2020: Is there a risk of permanent loss of capital in Berkshire's oil investments?”
BECKY QUICK: Let me follow up with this one, and this one comes in from Mohnish Bahl, who says, “Is there a risk of permanent loss of capital in the oil equity investments?”
WARREN BUFFETT: Well, there certainly is, you know — there’s no question if — if oil stays at these prices, there’s going to be a lot of money — a whole lot of money — in middle extended bank loans, and it’ll affect the banking industry, to some degree, not — it doesn’t destroy them or anything, but there’s a lot of money that’s been invested that was not invested based on a $17 or $20 or $25 price for WTI, West Texas Intermediate oil, and —
But you can do the same thing in copper. You can do the same thing in some of the things we manufacture — I mean it — but with commodities, it’s particularly dramatic.

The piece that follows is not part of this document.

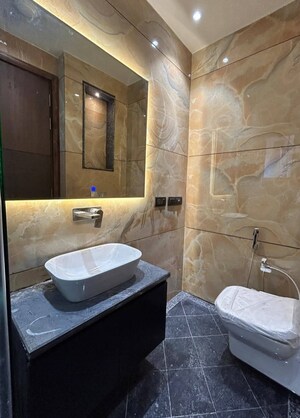 Bathroom in 4 BHK Builder Floor at Sushant Lok I – for Rent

And, you know, farmers have been getting lousy prices, but to some extent, the government subsidized them. I’m all for it, actually.
But if you’re an oil producer, you take your chances on future prices, unless you want to sell a lot of futures forward. OXY, actually, did sell 300,000 barrels a day of puts, in effect, that — or they bought puts — and sold calls, in effect, to match it. And they were protected on $10 — for a layer of $10 a barrel on 300,000 barrels a day.
But you’re really buying — when you buy oil, you’re betting on oil prices over time, and over a long time. And oil prices — there’s risk. And the risk is being realized by oil producers as we speak.
There will be— if these prices prevail — there will be a lot of bad loans in energy loans and or— bad debts in energy loans. And if there are bad debts in energy loans, you can imagine what happens to the equity holders. So yes, there’s a risk.